Experimentalists and theorists also work together at the NSCL to explore the fundamental forces that hold a nucleus together. Some researchers work to further our understanding of the Nuclear Equation of State (Wolfgang Bauer, Betty Tsang) and its isospin dependence (/ourlab/directory/profile/westfall). One way to get to the heart of nuclear matter is to smash it together to see what happens in nuclear collisions (Bill Lynch). Another way is to excite what is called giant resonances for systems far from stability (Remco Zegers, Wolfgang Mittig). In addition, theoretical work includes energy-density functional that are being used to predict and understand the equation of state and its isospin depedence (Scott Bogner, Alex Brown, Pawel Danielwicz), effective field theory and density functional theory (Scott Bogner), and many body theory of how nucleons interact (Filomena Nunes).
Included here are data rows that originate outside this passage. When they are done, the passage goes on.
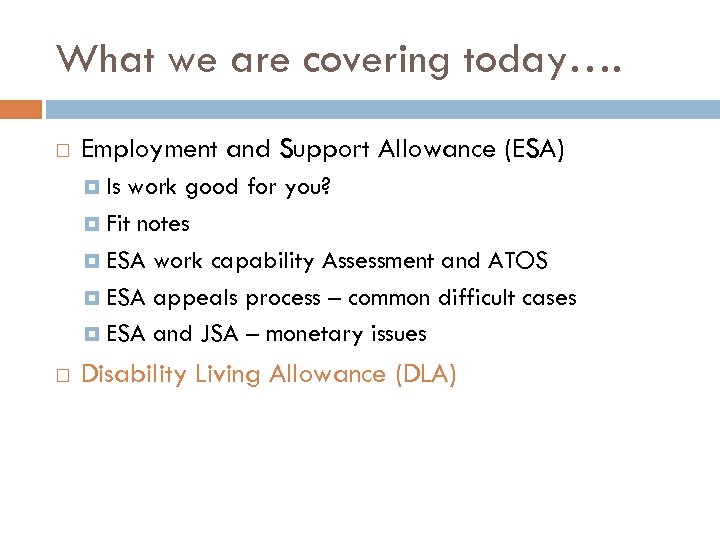 What we are covering today….

Employment and Support Allowance (ESA)

Is work good for you?

Fit notes

ESA work capability Assessment and ATOS

ESA appeals process – common difficult cases

ESA and JSA – monetary issues

Disability Living Allowance (DLA)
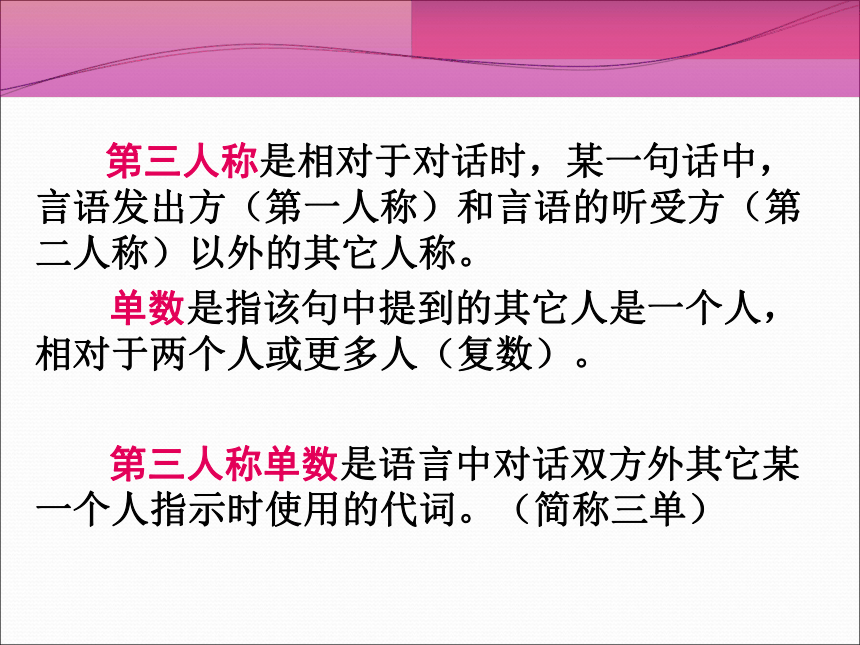 第三人称是相对于对话时，某一句话中，言语发出方（第一人称）和言语的听受方（第二人称）以外的其它人称。

单数是指该句中提到的其它人是一个人，相对于两个人或更多人（复数）。

第三人称单数是语言中对话双方外其它某一个人指示时使用的代词。（简称三单）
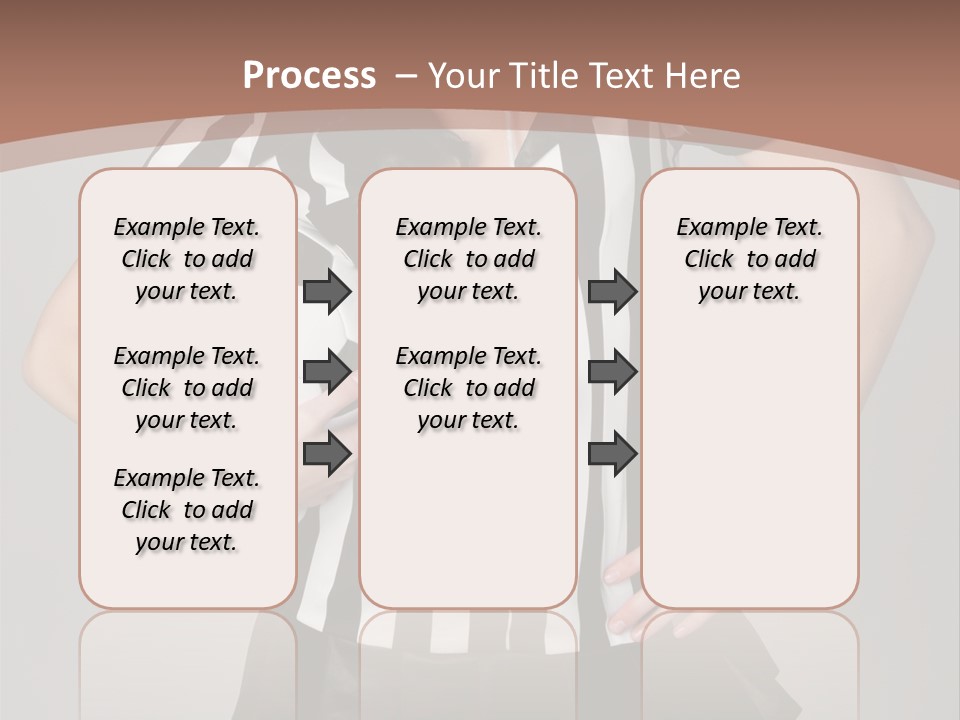 Process – Your Title Text Here

Example Text. Click to add your text.

Example Text. Click to add your text.

Example Text. Click to add your text.

Example Text. Click to add your text.

Example Text. Click to add your text.

Example Text. Click to add your text.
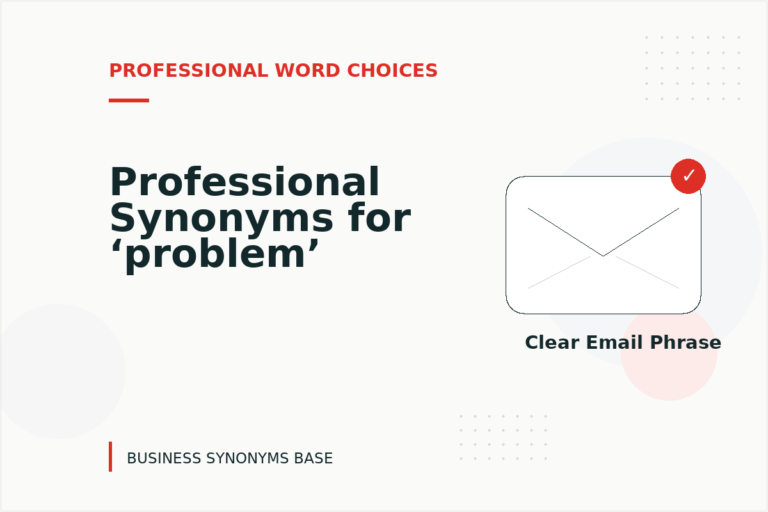 PROFESSIONAL WORD CHOICES

Professional Synonyms for ‘problem’

✓

Clear Email Phrase

BUSINESS SYNONYMS BASE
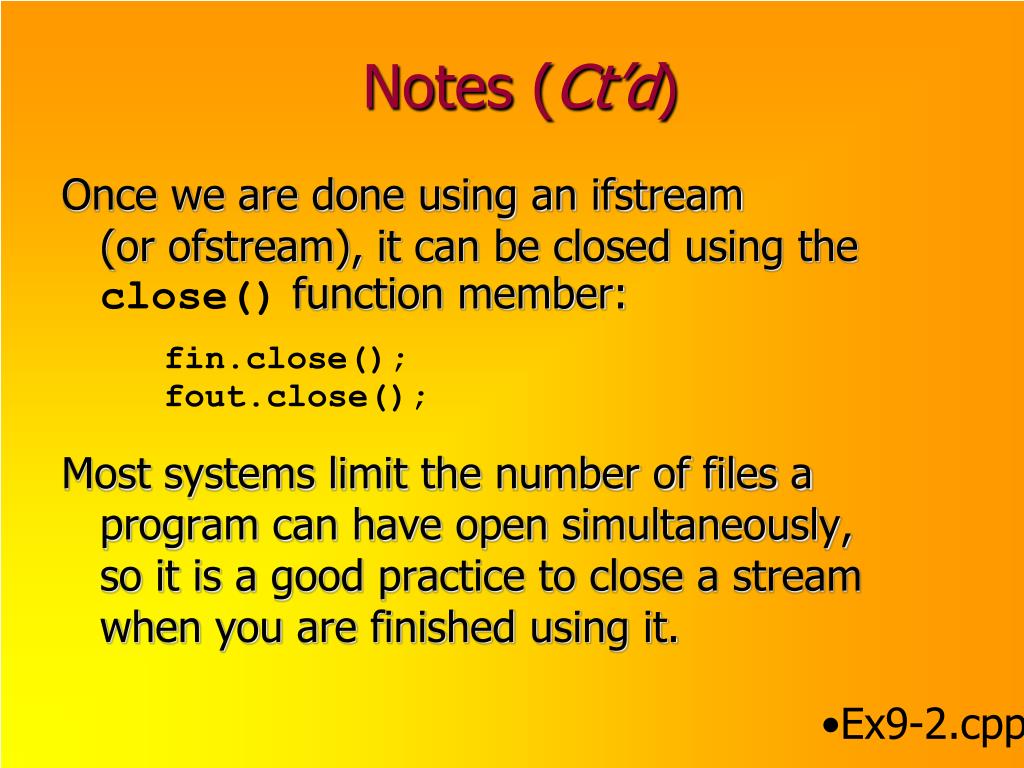 Notes (Ct'd)

Once we are done using an ifstream (or ofstream), it can be closed using the close() function member:

fin.close();
fout.close();

Most systems limit the number of files a program can have open simultaneously, so it is a good practice to close a stream when you are finished using it.

•Ex9-2.cpp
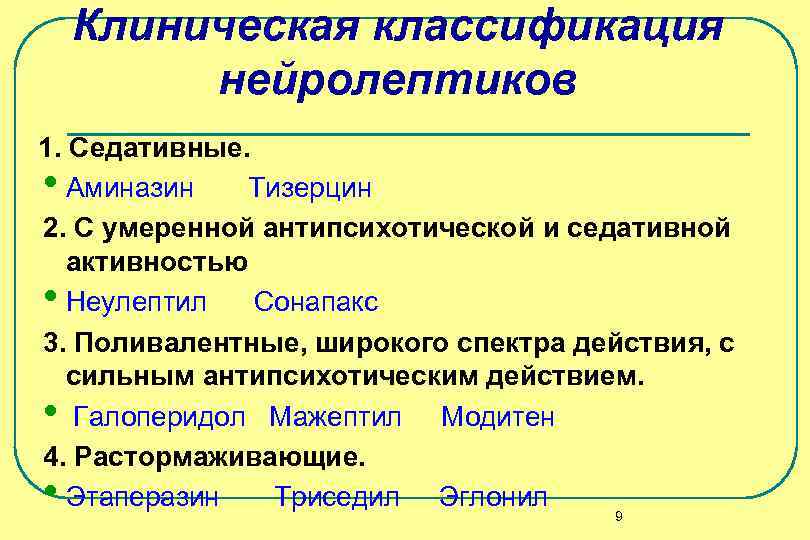 Клиническая классификация нейролептиков

1. Седативные.

• Аминазин Тизерцин

2. С умеренной антипсихотической и седативной активностью

• Неулептил Сонапакс

3. Поливалентные, широкого спектра действия, с сильным антипсихотическим действием.

• Галоперидол Мажептил Модитен

4. Растормаживающие.

• Этаперазин Триседил Эглонил

9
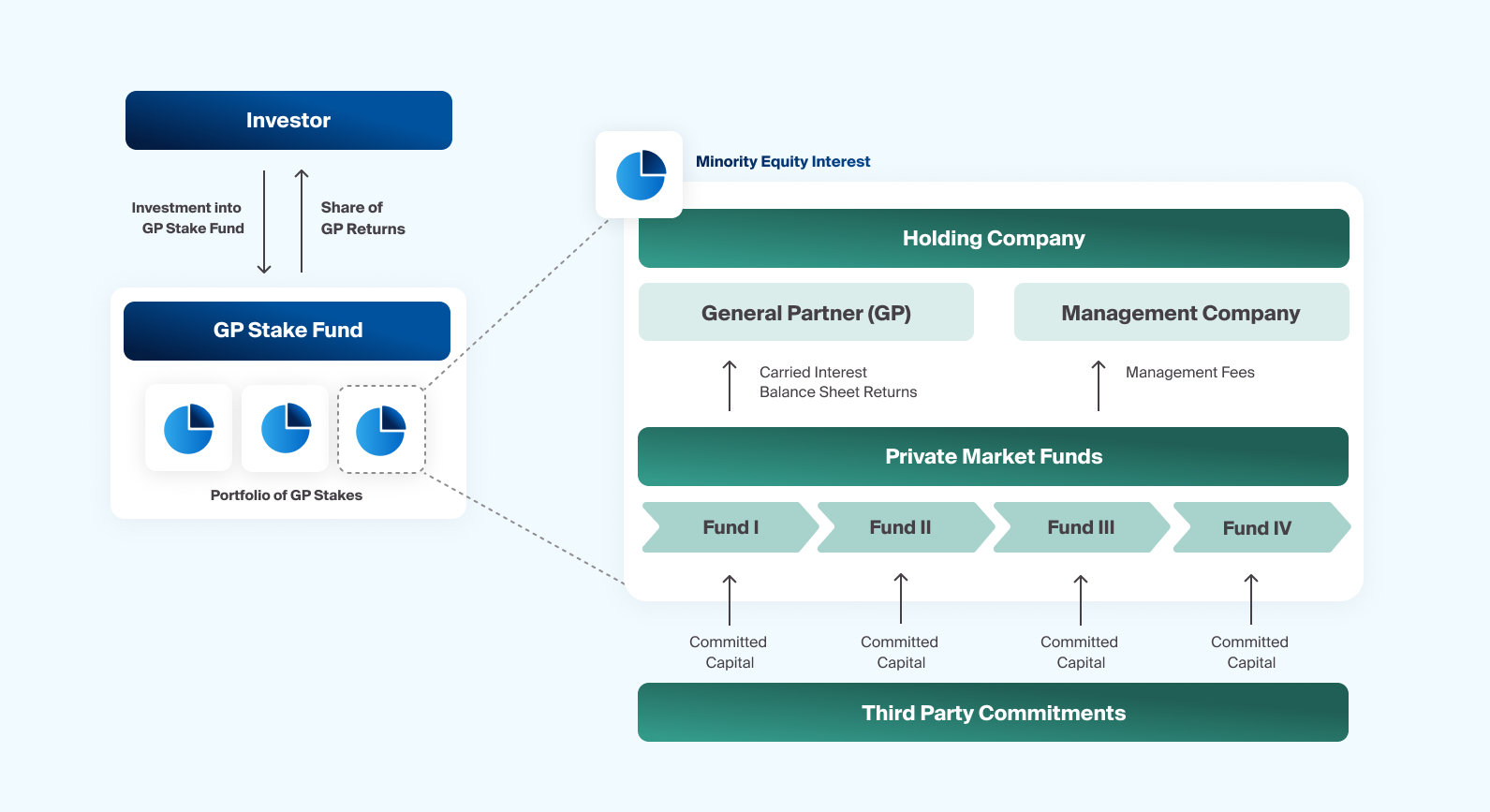 Investor

Investment into GP Stake Fund

Share of GP Returns

GP Stake Fund

Portfolio of GP Stakes

Minority Equity Interest

Holding Company

General Partner (GP)

Management Company

Carried Interest
Balance Sheet Returns

Management Fees

Private Market Funds

Fund I

Fund II

Fund III

Fund IV

Committed Capital

Committed Capital

Committed Capital

Committed Capital

Third Party Commitments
Mesoscopic physics deals with the forces and interactions of finite sets of objects down to the size of an atom. Rather than following the rules of classical mechanics, these sets are subject to quantum mechanics. At the NSCL, the Theory Group is studying the systems and equations that describe quantum many-body physics and quantum chaos at the mesoscopic level (Vladimir Zelevinsky).